Keep conversations with your teenager interesting and to the point. The way to deal with a teenager’s short attention span is to make these moments of wisdom and correction interactions rather than lectures. Some of us carry invisible portable lecterns with us that we’re ready to set up in a moment. Leave them in the closet. Ask stimulating questions that make the teen examine her desires and choices. Help her to shine the light of the Word on them. Surprise her with truth. Let wisdom sparkle before her eyes. Don’t give in to soliloquies or diatribes. Engage your teenager in a stimulating conversation that doesn’t flash your authority or your right to tell her what to do.

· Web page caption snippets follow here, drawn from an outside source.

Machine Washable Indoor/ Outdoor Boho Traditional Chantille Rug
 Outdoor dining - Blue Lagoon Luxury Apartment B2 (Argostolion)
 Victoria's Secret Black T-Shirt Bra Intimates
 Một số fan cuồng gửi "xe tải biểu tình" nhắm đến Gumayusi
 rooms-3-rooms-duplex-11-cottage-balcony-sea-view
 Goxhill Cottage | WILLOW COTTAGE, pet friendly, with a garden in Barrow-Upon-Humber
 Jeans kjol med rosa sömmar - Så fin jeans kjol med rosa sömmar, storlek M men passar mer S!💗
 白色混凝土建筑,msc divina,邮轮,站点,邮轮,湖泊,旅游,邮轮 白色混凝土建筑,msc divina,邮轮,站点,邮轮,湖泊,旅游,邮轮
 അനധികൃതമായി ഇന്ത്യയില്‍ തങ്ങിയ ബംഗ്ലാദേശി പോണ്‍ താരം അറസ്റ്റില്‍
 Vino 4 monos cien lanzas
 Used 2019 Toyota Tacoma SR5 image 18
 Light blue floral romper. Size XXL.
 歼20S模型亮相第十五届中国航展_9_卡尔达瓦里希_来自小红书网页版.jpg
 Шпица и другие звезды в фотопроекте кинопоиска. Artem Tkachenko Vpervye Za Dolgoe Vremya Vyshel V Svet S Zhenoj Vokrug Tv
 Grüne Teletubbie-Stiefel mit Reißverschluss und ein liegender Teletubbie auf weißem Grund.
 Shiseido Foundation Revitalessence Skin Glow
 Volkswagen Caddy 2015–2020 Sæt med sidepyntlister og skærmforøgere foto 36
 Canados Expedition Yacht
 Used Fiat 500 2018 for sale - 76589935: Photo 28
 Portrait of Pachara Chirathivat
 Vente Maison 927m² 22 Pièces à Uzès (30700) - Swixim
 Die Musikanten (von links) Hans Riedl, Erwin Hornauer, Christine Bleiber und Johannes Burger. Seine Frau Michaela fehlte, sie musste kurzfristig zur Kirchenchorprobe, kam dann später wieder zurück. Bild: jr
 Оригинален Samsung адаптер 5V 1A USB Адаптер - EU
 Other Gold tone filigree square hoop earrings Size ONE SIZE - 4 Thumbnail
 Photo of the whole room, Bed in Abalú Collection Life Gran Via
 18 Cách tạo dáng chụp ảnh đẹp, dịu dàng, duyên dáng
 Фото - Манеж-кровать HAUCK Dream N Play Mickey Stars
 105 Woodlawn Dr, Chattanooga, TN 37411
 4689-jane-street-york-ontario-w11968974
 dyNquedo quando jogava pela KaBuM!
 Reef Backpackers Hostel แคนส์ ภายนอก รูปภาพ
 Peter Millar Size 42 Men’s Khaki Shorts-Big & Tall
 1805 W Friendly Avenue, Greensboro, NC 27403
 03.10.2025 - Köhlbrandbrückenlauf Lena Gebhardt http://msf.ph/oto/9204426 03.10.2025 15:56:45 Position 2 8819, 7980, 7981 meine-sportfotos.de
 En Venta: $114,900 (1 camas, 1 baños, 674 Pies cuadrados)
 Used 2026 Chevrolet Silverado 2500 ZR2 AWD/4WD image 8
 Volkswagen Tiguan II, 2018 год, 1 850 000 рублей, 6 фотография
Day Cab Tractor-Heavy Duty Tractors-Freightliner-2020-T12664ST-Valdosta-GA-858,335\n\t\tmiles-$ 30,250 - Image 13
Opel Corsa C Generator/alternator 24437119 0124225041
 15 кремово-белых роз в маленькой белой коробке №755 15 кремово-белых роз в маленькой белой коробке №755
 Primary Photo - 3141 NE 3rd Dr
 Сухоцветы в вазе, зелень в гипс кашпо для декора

Rather, talk to her in a way that lifts up truth and displays its beauty.
Don’t catch your teens only when they’re doing something wrong; catch them doing something right and encourage them.
We’ll never be able to predict what each day will bring as we raise our children, but the more we understand our teens, the more we can approach them with a spirit of preparedness rather than a spirit of fear.
Reject the self-centered survivalism that defines success as making it through our children’s adolescence with our sanity and marriages intact. We must settle for nothing less than being instruments in the hands of God, who’s doing important things in the lives of our children. Don’t get sucked in. Don’t get locked out. Don’t engage in interpersonal war. Faithfully bring sweet words of wisdom and loving words of correction. Hold what’s valuable before your teenager and trust God to produce a love for truth in his or her heart.